Peluang

1.5K 155 8
                                    

Jaemin tidak pernah secanggung ini berhadapan dengan seseorang. Terlebih lagi orang itu adalah cowok, sama seperti dirinya. Bahkan saat ia berhadapan dengan seorang gadis pun, dia tak pernah secanggung ini.

"Maaf, lama ya?"

Jaemin menoleh, dan langsung menggeleng.

"Ya udah, yuk." Jaemin mengangguk lantas mengikuti langkah si cowok yang lebih tua menuju ke tempat di mana motornya terparkir.

"Oh, ya itu lo gak papa pake kemeja  gitu aja? Perjalanannya cukup jauh, dan ini udah larut banget. Mau pake jaket gue?"

Sebenarnya, ya Jaemin cukup menyesal kenapa tadi dia gak pake hoodie atau baju yang tebal saat pergi. Begini jadinya, dia merasa kedinginan karena hanya mengenakan kemeja yang gak terlalu tipis tapi gak cukup tebal juga. Tapi, kalo mau menerima tawaran dari lelaki itu juga gak enak. Lebih ke gengsi sih, Jaemin tuh.

"Gak papa kok. Gue tahan dingin."

Karena tidak mau memaksa, Jeno hanya mengangguk dan bergegas menaiki motornya. Memposisikan gitar yang terbungkus oleh tas di depan agar yang dibonceng merasa nyaman.

"Yuk, naik."

Jaemin pun menurut. Ia naik ke motornya Jeno dengan berpegangan pada bahu lelaki itu.

"Dah?" Jaemin mengangguk dan Jeno melihatnya lewat spion.

Berhubung Jaemin gak tahu mau pulang sama siapa tadi, karena semua temen-temennya udah pada pulang ninggalin dia. Jadi, berakhirlah Jaemin yang menerima tawaran dari cowok yang terus menerus memperhatikannya sejak awal.

Harusnya, Jaemin biasa aja. Tapi hatinya berkhianat karena terus merasakan desiran aneh saat netra tajam itu mengarah padanya.

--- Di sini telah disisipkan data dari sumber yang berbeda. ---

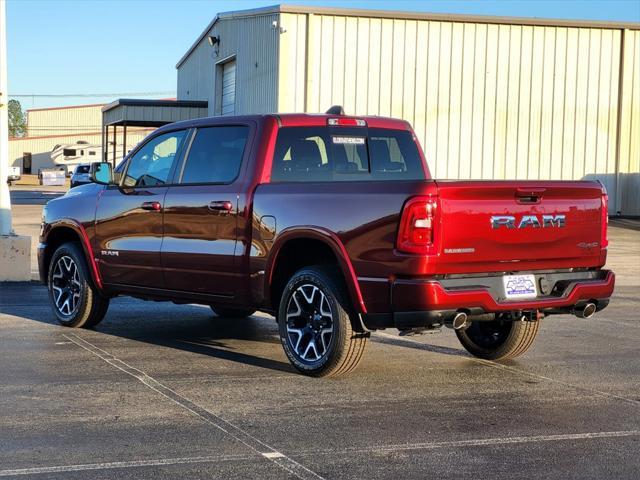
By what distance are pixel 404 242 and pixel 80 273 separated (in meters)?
4.01

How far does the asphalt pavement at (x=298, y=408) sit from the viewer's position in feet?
16.3

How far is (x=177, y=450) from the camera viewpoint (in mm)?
5176

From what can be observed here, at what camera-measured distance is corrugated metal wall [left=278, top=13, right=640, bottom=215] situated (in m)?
28.4

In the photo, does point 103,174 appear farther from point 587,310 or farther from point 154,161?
point 587,310

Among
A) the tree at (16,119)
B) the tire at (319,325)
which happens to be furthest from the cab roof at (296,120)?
the tree at (16,119)

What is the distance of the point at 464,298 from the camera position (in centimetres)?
659

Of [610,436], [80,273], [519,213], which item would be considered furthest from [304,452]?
[80,273]

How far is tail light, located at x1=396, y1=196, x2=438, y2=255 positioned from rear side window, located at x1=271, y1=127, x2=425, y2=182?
1571 millimetres

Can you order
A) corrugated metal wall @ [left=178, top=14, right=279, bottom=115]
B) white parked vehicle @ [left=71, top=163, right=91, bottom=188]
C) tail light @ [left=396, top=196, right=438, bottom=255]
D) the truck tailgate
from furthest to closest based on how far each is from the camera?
white parked vehicle @ [left=71, top=163, right=91, bottom=188]
corrugated metal wall @ [left=178, top=14, right=279, bottom=115]
the truck tailgate
tail light @ [left=396, top=196, right=438, bottom=255]

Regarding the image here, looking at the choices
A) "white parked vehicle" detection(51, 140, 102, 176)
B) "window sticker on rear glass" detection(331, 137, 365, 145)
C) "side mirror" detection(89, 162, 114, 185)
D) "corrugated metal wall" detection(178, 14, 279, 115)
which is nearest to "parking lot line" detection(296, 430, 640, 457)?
"window sticker on rear glass" detection(331, 137, 365, 145)

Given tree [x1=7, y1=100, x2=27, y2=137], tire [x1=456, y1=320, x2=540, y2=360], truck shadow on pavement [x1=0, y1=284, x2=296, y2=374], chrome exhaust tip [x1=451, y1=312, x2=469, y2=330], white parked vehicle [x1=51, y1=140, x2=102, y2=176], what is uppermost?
tree [x1=7, y1=100, x2=27, y2=137]

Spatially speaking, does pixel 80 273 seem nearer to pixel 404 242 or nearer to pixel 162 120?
pixel 404 242

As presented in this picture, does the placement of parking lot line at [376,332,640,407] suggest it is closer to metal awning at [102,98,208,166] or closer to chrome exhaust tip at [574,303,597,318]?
chrome exhaust tip at [574,303,597,318]

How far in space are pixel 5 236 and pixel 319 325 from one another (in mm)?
7449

Jaemin gak munafik dengan menyembunyikan fakta bahwa lelaki itu tuh lebih dari tampan. Aura dominannya kuat banget. Jaemin yang sama-sama cowok aja merasa telak banget berada jauh di bawahnya.

Sementara itu, Jeno sering melirik ke arah spion disela-sela fokusnya menyetir. Entahlah, wajah lelaki yang ia bonceng itu manisnya bukan main. Bikin dia jadi betah memandangi parasnya. Masih gak nyangka kalau dia itu cowok, tapi mukanya bisa secantik dan semanis itu. Mungkin, tanpa Jeno sadari, dia itu sudah jatuh dalam pesona Jaemin bahkan sejak awal ia melihatnya.

"Bisa pelan-pelan aja gak?"

Jeno cukup tersentak karena teriakan dari cowok manis itu.

"Kenapa?" Teriak Jeno yang kurang bisa menangkap suara si manis dengan jelas.

"PELAN-PELAN AJA BAWA MOTORNYA."

Jeno pun langsung menurunkan kecepatan laju motornya. Padahal dia gak ngebut, kecepatan yang ia gunakan normal.

"Dingin ya?" Tanya Jeno. Bukannya apa, dari pantulan spion, Jeno bisa melihat jika Jaemin sedang menahan hawa dingin. Jadi, yang tadi bilang katanya kuat dingin itu bohong? Jeno terkekeh mengingatnya.

"Sedikit," balas Jaemin.

Tanpa aba-aba, Jeno menarik tangan Jaemin yang tengah meremat jaketnya. Mengarahkannya untuk memeluk pinggangnya. Jaemin tentu saja kaget. Ia hendak menarik kembali tangannya namun ditahan oleh Jeno.

"Peluk gue aja, kalo emang dingin."

Jaemin tak bereaksi apa-apa setelahnya. Ia sempat speechless karena tindakan Jeno yang tiba-tiba. Namun tak lama kemudian, ia mulai rileks dan menyamankan posisinya bersandar di punggung tegap Jeno dengan tangan yang sudah melingkar sempurna di perut Jeno. Cukup hangat juga ternyata. Tanpa sadar Jaemin memejamkan matanya dan tersenyum. Hal yang sama pun dilakukan oleh Jeno. Sebelumnya, ia tak pernah suka bila seseorang memeluknya seperti ini. Bahkan untuk membonceng seseorang selain teman-temannya, pun Jeno hampir gak pernah. Tapi sekarang, sepertinya Jeno juga akan menolak siapa pun orang yang ingin dibonceng olehnya termasuk teman-temannya. Karena, ia mungkin akan lebih suka jok belakangnya di tempati oleh sosok manis ini.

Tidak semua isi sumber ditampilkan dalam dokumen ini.